Last week, a baby girl genetically pre-selected to be a compatible donor for her brother, a recovering leukaemia patient, was born in a British hospital. The parents of that child - who have asked not to be named - underwent almost the entire IVF and screening procedure in the US, and thus did not need the permission of the HFEA.

The Hashmis will undergo IVF treatment at the Care clinic. When the embryos produced have grown to the eight-cell stage, a single cell will be removed from each and the cells flown to the US where they will be compared with genetic markers sampled from the family some months ago.

If one or two of the embryos are both non-thalassaemic and a good tissue match, they will be implanted in Shahana's womb.

Assuming all goes well with the pregnancy, when the baby is born, blood will be taken from its umbilical cord and frozen. Cells from this cord blood will provide the replacement for Zain's bone marrow.
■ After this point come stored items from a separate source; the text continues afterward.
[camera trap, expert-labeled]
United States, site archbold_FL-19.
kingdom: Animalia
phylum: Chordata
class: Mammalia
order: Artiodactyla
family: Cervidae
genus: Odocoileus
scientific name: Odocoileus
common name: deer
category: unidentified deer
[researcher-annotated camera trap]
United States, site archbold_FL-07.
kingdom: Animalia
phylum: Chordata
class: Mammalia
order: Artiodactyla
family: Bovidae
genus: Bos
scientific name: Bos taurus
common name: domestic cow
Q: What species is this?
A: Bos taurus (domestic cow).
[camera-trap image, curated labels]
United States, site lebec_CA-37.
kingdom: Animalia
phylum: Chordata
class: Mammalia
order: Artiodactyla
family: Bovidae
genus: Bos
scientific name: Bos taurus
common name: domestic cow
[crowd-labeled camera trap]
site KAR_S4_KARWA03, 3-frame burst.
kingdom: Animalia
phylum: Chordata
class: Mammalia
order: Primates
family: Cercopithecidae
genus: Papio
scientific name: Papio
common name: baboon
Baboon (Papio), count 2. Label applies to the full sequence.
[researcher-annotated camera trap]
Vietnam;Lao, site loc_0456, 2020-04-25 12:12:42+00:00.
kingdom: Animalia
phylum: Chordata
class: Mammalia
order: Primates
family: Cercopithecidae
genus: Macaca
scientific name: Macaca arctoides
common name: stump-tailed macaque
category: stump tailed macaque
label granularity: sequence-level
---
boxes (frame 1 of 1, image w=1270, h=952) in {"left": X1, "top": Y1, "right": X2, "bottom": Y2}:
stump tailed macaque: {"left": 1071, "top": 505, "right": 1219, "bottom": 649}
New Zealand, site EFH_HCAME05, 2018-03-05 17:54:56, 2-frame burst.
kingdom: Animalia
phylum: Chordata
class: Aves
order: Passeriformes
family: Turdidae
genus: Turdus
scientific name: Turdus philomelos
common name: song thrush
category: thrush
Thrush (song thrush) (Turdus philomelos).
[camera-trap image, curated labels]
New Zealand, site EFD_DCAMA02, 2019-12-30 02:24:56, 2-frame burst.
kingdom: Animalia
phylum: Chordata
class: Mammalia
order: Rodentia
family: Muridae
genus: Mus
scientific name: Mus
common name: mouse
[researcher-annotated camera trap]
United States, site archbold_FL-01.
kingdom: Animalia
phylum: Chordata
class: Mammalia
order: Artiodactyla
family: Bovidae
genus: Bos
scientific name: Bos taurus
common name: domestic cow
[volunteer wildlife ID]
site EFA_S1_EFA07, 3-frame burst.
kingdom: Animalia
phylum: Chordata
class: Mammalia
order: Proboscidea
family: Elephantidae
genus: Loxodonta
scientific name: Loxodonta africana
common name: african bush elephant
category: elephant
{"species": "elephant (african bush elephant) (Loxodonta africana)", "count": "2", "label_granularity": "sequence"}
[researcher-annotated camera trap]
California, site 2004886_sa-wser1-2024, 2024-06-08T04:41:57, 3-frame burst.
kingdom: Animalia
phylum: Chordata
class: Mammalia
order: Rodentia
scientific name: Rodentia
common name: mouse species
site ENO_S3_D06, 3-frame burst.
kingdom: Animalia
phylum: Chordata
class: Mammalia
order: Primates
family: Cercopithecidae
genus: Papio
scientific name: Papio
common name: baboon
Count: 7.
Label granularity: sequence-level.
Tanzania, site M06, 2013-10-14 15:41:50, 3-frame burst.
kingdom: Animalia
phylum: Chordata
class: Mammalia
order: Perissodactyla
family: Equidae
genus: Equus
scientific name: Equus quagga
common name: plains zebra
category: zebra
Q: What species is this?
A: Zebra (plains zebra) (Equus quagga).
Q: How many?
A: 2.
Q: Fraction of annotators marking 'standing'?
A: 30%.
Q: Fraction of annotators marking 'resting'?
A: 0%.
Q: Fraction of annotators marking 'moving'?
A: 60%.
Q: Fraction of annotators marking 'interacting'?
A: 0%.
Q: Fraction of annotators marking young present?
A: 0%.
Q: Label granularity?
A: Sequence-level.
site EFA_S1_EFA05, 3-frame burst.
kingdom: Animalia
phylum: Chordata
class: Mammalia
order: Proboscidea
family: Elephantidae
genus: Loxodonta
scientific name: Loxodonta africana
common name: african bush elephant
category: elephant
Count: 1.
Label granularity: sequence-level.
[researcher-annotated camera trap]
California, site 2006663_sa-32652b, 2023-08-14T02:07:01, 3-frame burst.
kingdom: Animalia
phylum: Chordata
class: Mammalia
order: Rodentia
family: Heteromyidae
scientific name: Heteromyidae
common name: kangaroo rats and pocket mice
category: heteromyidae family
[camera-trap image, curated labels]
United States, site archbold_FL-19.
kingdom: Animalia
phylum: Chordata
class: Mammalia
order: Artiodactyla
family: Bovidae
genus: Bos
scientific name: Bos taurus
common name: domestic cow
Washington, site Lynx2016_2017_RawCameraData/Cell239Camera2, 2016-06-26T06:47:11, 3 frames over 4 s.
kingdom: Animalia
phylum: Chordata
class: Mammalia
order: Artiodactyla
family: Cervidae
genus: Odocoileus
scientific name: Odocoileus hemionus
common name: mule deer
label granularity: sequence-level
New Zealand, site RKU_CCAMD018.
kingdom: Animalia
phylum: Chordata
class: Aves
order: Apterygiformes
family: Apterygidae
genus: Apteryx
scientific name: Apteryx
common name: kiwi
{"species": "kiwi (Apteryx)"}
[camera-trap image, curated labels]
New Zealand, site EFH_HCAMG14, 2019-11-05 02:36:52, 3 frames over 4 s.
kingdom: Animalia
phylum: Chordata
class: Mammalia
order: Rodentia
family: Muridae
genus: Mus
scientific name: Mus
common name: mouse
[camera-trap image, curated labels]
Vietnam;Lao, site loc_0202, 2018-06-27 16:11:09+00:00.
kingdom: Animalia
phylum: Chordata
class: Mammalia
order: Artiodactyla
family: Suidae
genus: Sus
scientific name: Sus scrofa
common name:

Screening embryos for positive genetic characteristics has drawn criticism from the anti-abortion lobby and others who believe that it is wrong to bring a child into the world for anyone's benefit but its own.

Others warn that permitting embryo selection for donor compatability is the first step on a slippery slope leading to selection for "beauty" or "intelligence".

Peter Garrett, of the UK anti-abortion group Life, said: "Should we allow a child to be manufactured in order to serve the medical needs of an older brother? Whilst the term 'designer baby' is often overused, it is all too appropriate in this case."

However both the Hashmis - who have sold their story to a restricted group of media outlets - and the couple who have already had a genetically-screened baby argue that they are not "designing."

"All we're asking is a helping hand by the scientists," Mrs Hashmi told the British independent television channel, ITV, last year.